Available records below:
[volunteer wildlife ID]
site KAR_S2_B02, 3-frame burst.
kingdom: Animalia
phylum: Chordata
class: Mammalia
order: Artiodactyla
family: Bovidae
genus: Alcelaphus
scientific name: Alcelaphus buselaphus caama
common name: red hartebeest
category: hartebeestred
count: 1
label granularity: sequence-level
End of Available records.
## Activity
Would you please transcribe the records above in full and exactly?

## Solved problem
[volunteer wildlife ID]
site KAR_S2_B02, 3-frame burst.
kingdom: Animalia
phylum: Chordata
class: Mammalia
order: Artiodactyla
family: Bovidae
genus: Alcelaphus
scientific name: Alcelaphus buselaphus caama
common name: red hartebeest
category: hartebeestred
count: 1
label granularity: sequence-level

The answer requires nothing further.